Objectives: The study aimed to determine the tobacco smoking patterns in Kenya. Methods: This research project used the Kenya GATS 2014 data, in which a sample of 5436 total people was interviewed. However since the research focussed on modelling tobacco smoking pattern in Kenya, data from only 4418 people was used for the analysis. Data from 1018 people in the sample was dropped because information about the individuals smoking pattern, age or work status could not be found. Data Analysis: The data was analysed using R-software version 3.0.2, and report presented in form of tables and graphs.
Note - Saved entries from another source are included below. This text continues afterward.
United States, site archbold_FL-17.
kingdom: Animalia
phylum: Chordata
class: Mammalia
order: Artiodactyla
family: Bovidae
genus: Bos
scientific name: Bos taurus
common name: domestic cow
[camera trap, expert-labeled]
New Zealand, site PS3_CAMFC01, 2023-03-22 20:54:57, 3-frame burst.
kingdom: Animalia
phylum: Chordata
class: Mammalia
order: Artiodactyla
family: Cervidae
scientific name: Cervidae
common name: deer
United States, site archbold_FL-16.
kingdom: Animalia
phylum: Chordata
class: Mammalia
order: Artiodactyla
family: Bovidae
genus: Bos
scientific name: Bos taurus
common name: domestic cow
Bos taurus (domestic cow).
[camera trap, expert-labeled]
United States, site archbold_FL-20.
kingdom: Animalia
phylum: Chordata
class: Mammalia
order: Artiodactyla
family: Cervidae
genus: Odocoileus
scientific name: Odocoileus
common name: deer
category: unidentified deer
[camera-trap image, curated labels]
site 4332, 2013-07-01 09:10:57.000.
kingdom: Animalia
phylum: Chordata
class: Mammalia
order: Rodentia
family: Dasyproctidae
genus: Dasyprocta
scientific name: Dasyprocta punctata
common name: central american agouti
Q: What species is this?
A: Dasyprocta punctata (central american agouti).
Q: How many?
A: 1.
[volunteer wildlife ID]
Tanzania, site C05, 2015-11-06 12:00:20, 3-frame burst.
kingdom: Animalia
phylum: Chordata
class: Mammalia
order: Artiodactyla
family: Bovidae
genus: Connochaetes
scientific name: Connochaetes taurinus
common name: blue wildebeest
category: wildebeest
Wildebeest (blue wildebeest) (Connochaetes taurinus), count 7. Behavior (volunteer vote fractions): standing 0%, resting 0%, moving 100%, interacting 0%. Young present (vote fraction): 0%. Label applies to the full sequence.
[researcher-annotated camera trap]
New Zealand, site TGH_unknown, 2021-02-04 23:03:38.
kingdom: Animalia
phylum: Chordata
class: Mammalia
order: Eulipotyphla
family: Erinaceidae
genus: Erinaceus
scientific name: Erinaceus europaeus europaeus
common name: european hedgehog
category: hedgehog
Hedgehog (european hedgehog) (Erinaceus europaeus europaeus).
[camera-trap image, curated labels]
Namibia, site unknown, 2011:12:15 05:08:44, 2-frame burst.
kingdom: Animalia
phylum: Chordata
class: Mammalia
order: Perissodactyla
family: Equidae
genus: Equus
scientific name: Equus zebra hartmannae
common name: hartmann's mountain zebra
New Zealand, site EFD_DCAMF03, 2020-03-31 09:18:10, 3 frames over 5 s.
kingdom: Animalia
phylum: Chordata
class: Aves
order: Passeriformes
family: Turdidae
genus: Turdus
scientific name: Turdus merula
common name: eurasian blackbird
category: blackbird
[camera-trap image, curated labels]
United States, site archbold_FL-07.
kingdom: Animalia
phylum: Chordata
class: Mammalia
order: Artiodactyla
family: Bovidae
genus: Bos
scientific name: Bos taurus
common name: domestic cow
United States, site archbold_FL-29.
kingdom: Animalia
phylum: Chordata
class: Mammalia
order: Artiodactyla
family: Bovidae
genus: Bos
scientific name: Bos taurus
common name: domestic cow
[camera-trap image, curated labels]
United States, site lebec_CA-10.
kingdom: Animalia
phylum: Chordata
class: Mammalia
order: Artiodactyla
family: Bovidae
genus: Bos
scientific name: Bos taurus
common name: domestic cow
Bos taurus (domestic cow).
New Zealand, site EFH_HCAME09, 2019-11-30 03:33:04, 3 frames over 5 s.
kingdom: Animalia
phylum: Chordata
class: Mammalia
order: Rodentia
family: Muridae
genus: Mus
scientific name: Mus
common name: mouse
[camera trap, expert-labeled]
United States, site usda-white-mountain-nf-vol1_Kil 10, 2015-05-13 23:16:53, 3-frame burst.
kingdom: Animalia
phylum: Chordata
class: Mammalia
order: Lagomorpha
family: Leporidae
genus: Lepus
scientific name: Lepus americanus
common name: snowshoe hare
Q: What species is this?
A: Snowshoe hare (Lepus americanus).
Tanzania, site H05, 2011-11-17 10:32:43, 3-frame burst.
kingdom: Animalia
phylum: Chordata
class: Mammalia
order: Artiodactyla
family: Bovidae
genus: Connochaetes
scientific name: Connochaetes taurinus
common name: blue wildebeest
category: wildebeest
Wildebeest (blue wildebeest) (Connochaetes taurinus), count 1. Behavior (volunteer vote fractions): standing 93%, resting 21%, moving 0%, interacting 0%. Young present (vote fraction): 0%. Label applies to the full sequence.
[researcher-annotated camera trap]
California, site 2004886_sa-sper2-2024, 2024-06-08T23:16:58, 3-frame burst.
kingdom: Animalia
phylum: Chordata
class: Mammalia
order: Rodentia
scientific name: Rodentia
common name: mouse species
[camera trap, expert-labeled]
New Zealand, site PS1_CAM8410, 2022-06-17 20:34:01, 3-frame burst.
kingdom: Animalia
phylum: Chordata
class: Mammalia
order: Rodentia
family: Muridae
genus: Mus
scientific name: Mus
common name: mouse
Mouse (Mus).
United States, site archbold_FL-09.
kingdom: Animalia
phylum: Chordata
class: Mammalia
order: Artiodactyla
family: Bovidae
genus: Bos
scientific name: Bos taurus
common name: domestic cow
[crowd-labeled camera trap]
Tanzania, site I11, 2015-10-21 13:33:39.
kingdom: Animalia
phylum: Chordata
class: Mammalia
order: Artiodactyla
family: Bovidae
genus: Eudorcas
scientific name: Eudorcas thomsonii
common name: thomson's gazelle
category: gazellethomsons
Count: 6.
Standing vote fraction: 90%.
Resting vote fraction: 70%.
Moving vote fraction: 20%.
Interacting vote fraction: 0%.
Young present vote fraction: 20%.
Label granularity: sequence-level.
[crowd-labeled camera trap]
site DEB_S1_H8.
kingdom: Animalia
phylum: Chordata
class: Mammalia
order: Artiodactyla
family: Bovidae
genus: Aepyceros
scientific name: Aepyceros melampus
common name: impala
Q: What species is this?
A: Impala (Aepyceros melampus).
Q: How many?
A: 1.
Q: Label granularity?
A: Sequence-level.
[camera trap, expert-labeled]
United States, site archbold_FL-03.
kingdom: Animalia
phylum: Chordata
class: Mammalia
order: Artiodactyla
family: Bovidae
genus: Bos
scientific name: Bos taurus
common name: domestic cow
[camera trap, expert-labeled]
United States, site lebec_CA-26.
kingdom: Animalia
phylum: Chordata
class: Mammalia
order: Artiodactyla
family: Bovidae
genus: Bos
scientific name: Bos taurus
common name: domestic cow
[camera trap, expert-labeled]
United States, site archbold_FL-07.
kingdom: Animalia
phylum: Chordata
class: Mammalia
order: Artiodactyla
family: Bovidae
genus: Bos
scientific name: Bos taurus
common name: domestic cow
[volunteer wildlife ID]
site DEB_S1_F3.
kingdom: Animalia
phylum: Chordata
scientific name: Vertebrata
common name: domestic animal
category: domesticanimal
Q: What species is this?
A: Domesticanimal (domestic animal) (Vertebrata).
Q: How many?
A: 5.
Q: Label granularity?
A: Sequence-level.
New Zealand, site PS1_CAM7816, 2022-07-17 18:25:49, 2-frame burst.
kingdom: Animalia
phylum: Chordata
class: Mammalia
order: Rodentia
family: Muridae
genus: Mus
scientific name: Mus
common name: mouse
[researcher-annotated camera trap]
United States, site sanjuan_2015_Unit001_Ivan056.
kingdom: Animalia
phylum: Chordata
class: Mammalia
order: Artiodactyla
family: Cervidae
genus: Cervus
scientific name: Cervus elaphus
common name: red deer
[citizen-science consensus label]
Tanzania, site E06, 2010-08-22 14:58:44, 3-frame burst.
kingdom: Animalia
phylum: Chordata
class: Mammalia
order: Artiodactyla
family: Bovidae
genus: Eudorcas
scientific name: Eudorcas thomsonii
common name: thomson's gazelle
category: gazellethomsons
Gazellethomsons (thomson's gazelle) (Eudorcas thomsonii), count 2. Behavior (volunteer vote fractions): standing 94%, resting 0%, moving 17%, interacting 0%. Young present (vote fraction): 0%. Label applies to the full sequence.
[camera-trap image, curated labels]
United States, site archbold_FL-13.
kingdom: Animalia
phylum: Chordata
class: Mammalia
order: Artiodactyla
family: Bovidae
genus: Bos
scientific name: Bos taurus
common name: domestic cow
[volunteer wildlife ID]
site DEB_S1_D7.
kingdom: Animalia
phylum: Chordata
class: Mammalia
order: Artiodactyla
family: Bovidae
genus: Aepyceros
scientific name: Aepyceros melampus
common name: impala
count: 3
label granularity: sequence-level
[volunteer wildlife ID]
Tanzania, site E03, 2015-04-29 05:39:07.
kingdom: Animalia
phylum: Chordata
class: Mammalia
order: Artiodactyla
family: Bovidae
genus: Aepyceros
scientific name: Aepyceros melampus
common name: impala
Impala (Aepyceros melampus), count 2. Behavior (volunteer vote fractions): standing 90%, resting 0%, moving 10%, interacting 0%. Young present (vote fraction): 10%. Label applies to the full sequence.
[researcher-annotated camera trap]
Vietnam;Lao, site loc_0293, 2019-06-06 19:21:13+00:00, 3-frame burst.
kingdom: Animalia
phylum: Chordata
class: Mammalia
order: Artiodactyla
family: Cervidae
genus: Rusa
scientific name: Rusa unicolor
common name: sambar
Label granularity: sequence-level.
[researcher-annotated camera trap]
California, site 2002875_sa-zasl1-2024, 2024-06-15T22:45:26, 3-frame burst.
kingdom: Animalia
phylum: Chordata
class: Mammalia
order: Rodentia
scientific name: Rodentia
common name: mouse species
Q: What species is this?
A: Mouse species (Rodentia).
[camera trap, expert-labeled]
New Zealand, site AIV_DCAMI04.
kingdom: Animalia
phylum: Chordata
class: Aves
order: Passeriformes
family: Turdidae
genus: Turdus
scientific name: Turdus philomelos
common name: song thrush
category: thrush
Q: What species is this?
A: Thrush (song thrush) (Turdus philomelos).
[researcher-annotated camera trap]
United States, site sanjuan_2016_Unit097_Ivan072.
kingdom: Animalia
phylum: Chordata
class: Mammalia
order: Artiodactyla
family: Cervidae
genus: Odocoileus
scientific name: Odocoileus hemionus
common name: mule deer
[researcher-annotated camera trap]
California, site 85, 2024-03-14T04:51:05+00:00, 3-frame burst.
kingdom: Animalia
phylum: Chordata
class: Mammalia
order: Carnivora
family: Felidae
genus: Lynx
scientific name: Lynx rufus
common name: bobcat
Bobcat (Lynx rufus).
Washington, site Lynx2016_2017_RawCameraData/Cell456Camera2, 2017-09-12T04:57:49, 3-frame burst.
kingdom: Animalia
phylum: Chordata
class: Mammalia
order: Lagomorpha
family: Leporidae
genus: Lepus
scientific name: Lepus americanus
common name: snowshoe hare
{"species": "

Results: This project found out that there is likelihood of a person being a heavy smoker, light smoker or Non-smoker, if the person works in the Government and Non-government /private organization, self-employed or Unemployed. The overall effect of work status was statistically significant with a chi-square value of 129.722 (p-value<0.0001). Conclusion: The results show that a person’s working status and their age are good predictors of a specific smoking pattern. From the results we have more people smoking as they grow old.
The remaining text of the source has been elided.